- The Washington Times - Sunday, July 24, 2005

LONDON — British police hunting London bombers yesterday admitted killing a Brazilian electrician by mistake — a blunder that dealt a blow to their efforts to track down militants they fear could strike again.

In another development, security sources said investigators had found material linking bombers in both the July 7 attacks, which killed 52 persons, and the failed strike Thursday.

Police expressed regret for having killed the Brazilian man a day earlier and identified the victim as Jean Charles de Menezes, a 27-year-old electrician who had been living in London for three years.

“For somebody to lose their life in such circumstances is a tragedy and one that the Metropolitan Police Service regrets,” a police spokesman said on the customary condition of anonymity.

Brazilian Foreign Minister Celso Amorim demanded clarification from Britain about the shooting.

Massoud Shadjareh of the Islamic Human Rights Commission said the killing was a direct consequence of British police officers’ being sent to Israel to receive training on how to prevent suicide bombings.

But former London police chief John Stevens defended the tactics.

“I sent teams to Israel and other countries hit by suicide bombers, where we learned a terrible truth,” he wrote in the News of the World. “There is only one sure way to stop a suicide bomber determined to fulfill his mission — destroy his brain instantly, utterly.
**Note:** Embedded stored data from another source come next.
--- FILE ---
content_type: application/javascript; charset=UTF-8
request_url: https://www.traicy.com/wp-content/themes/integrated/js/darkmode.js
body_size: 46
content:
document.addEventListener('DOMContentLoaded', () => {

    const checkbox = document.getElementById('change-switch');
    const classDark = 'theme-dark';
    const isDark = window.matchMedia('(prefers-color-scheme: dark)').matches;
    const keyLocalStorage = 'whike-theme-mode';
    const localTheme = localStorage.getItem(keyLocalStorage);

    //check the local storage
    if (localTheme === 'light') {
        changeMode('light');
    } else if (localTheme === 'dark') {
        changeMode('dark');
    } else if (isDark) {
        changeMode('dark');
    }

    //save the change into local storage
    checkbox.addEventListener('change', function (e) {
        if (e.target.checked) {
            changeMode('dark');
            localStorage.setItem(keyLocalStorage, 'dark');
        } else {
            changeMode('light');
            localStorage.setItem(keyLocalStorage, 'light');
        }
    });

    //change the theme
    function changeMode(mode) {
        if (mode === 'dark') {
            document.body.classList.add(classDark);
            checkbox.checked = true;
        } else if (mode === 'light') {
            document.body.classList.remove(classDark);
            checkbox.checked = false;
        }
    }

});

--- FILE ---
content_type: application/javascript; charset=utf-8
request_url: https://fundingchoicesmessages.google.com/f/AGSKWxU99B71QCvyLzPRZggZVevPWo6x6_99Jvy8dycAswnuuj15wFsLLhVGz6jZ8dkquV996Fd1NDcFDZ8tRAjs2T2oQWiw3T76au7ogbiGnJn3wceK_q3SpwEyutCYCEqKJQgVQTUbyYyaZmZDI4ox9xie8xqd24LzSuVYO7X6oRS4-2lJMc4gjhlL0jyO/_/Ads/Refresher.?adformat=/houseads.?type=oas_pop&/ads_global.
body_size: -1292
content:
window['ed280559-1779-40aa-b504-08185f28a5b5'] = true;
That means shooting him with devastating power in the head, killing him immediately.”

The link between the two teams of Muslim bombers involved a whitewater rafting trip attended by members of both bombing teams. This clue was based on evidence discovered in rucksacks left behind by the failed bombers. Detectives believe the trip could have been used as a bonding exercise.

London Mayor Ken Livingstone said the killing was a “human tragedy” that was a consequence of the attacks.

“The police acted to do what they believed necessary to protect the lives of the public,” he said. “This tragedy has added another victim to the toll of deaths for which the terrorists bear responsibility.”

Thousands of officers, meanwhile, fanned out in a huge manhunt that continued yesterday with hopes that the publication of images of four suspected attackers would lead to their capture.

Security alerts kept the city of about 8 million residents on edge.

Police briefly evacuated East London’s Mile End subway station in one such incident, and one witness reported the smell of something burning. Service was suspended on parts of two subway lines, but police said later the incident “turned out to be nothing.”

The mourning continued, with hundreds packing Westminster Cathedral for the funeral Mass of Anthony Fatayi-Williams, a 26-year-old who was among the 52 persons killed by four suicide bombers in the first wave of attacks on July 7.

“These present atrocities and Anthony’s death have raised great emotions in us,” Alan Hopes, auxiliary bishop of Westminster, told mourners. “We are angry. We are appalled, and we are grieving, but as Christians, we cannot yield to bitterness. We cannot yield to thoughts of revenge.”